# ACTION ITEM
Copy out the lines of the material from the one containing "TechNow Privé Screenprotector" through the one containing "Martillo White Luncheon Plate by Pier 1-1", both included, and nothing more.

# DATA EXTRACT
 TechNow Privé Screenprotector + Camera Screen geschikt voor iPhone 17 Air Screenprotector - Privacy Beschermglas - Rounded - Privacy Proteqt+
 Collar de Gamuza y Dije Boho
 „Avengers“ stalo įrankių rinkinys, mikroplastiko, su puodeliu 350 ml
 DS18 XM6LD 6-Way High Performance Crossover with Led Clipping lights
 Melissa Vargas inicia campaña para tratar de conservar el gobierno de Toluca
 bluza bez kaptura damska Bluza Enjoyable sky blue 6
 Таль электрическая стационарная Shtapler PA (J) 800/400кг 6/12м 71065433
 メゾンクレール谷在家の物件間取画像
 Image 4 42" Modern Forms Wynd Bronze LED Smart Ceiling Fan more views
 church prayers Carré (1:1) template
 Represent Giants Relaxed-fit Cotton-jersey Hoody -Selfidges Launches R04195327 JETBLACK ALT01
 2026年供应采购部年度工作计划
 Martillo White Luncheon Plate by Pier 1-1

--

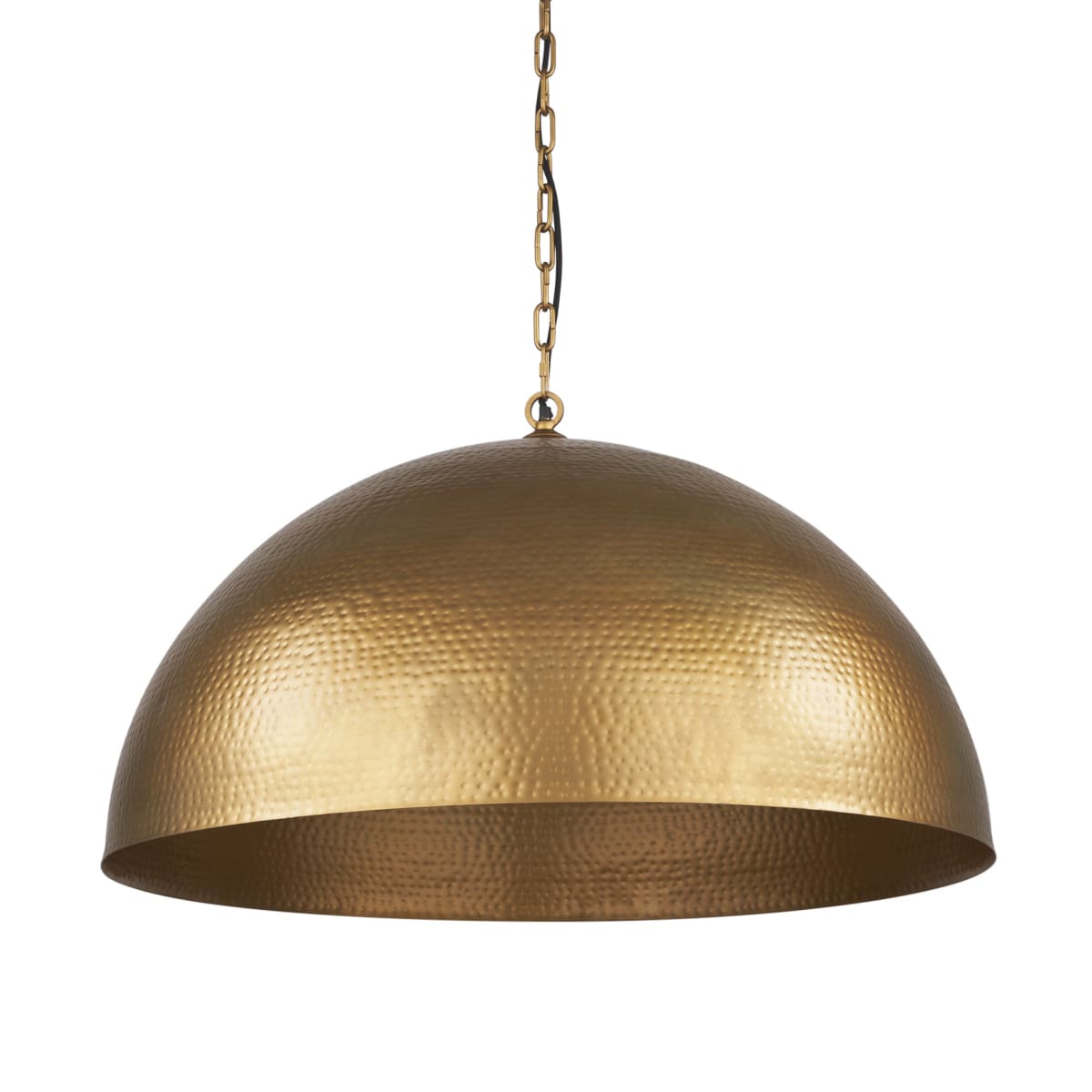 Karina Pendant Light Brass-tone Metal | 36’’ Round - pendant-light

---

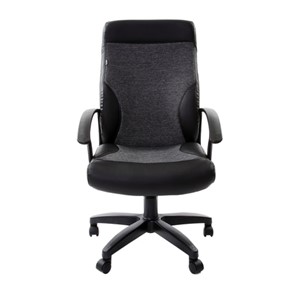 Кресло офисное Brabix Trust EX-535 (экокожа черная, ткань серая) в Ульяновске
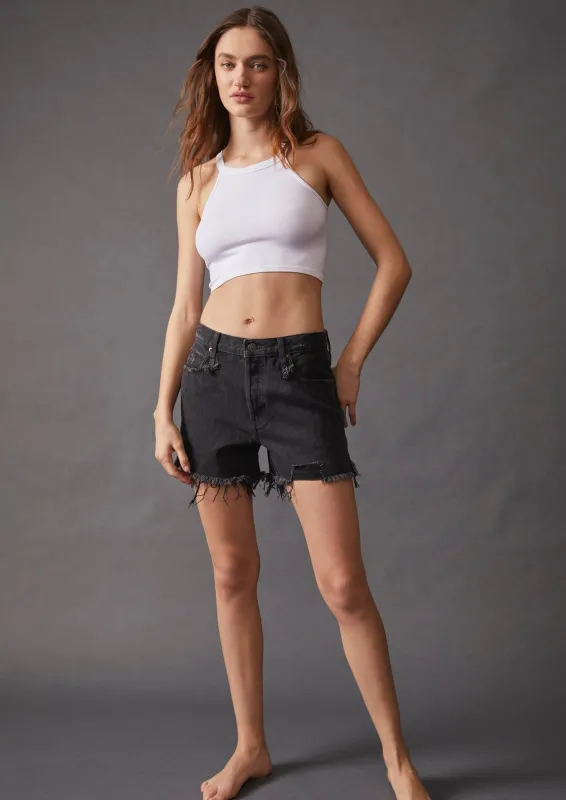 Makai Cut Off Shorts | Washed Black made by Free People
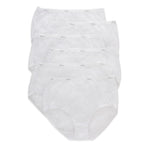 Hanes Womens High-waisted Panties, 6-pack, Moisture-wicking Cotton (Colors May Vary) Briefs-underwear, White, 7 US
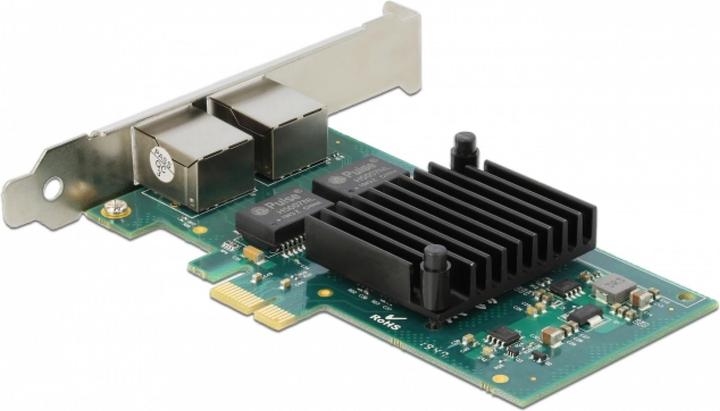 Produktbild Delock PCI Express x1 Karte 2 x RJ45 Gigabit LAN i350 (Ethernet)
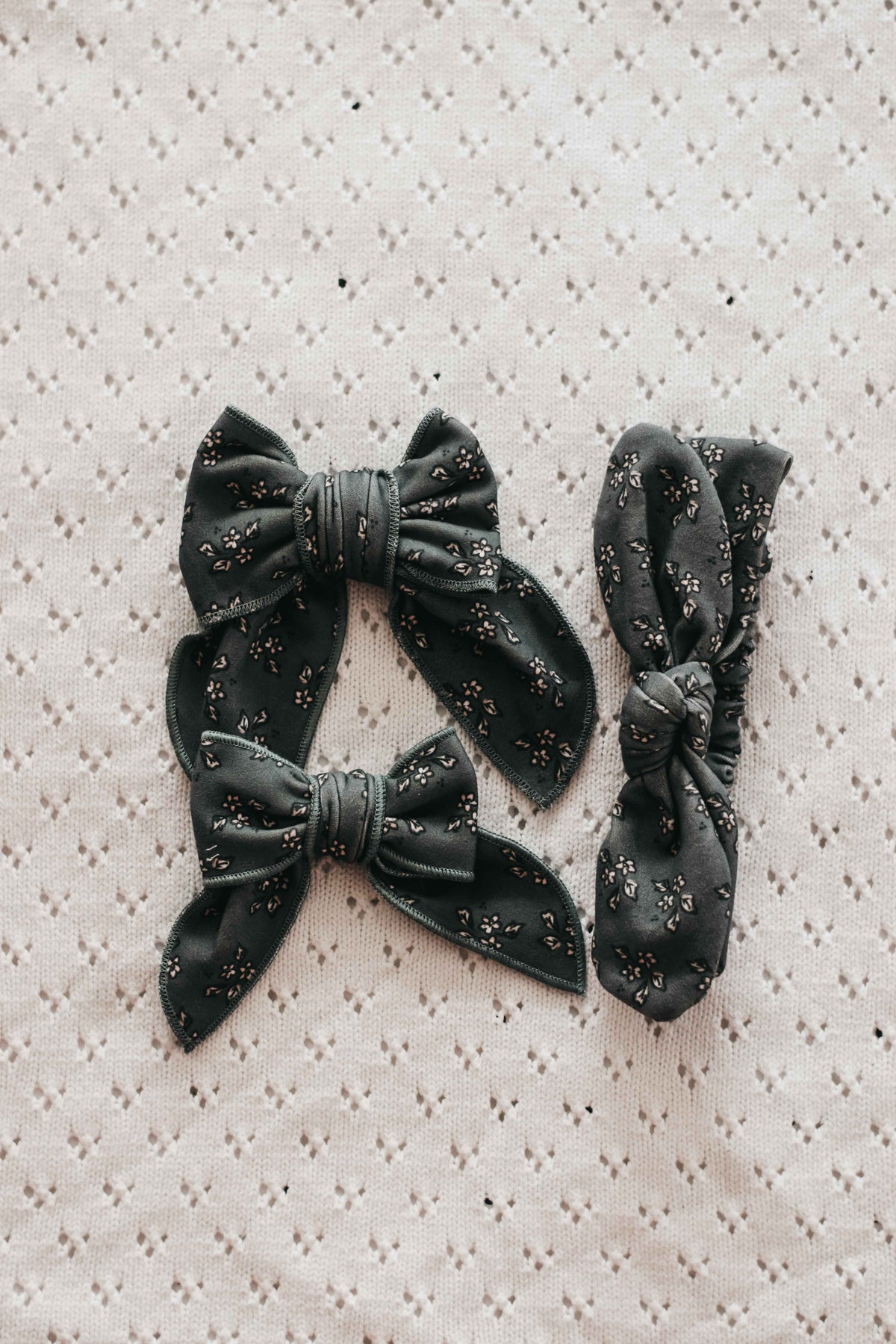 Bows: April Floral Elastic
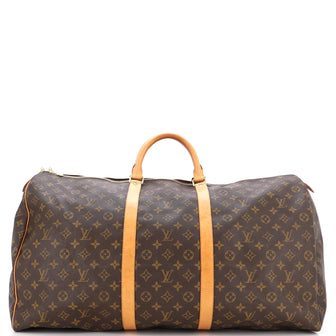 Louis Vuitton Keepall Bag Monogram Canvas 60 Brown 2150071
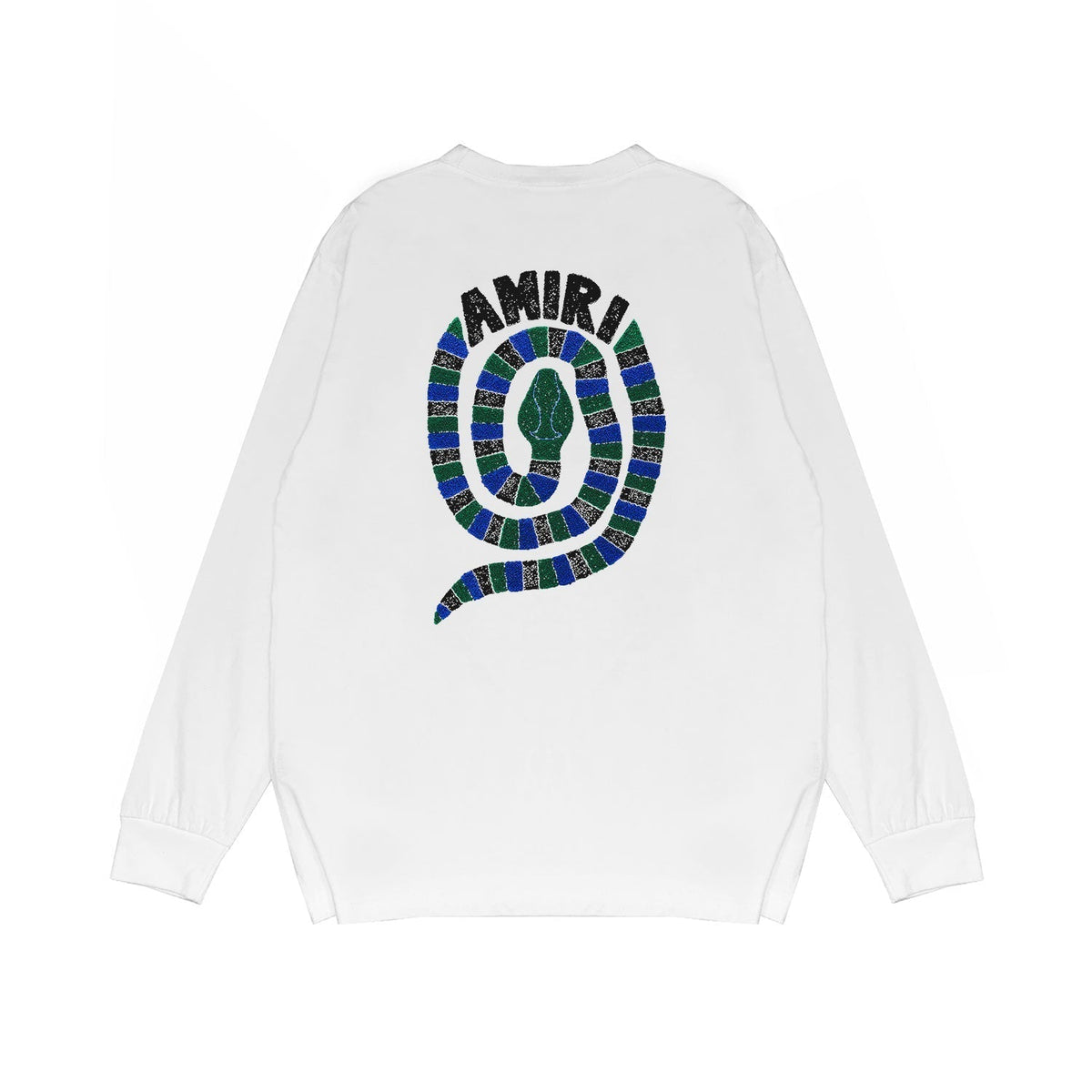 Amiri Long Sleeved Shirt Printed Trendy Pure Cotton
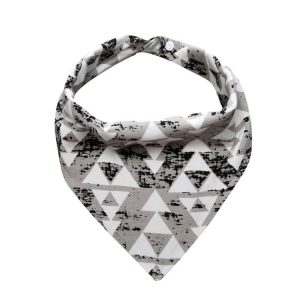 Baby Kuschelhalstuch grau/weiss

# EXERCISE OUTPUT
 TechNow Privé Screenprotector + Camera Screen geschikt voor iPhone 17 Air Screenprotector - Privacy Beschermglas - Rounded - Privacy Proteqt+
 Collar de Gamuza y Dije Boho
 „Avengers“ stalo įrankių rinkinys, mikroplastiko, su puodeliu 350 ml
 DS18 XM6LD 6-Way High Performance Crossover with Led Clipping lights
 Melissa Vargas inicia campaña para tratar de conservar el gobierno de Toluca
 bluza bez kaptura damska Bluza Enjoyable sky blue 6
 Таль электрическая стационарная Shtapler PA (J) 800/400кг 6/12м 71065433
 メゾンクレール谷在家の物件間取画像
 Image 4 42" Modern Forms Wynd Bronze LED Smart Ceiling Fan more views
 church prayers Carré (1:1) template
 Represent Giants Relaxed-fit Cotton-jersey Hoody -Selfidges Launches R04195327 JETBLACK ALT01
 2026年供应采购部年度工作计划
 Martillo White Luncheon Plate by Pier 1-1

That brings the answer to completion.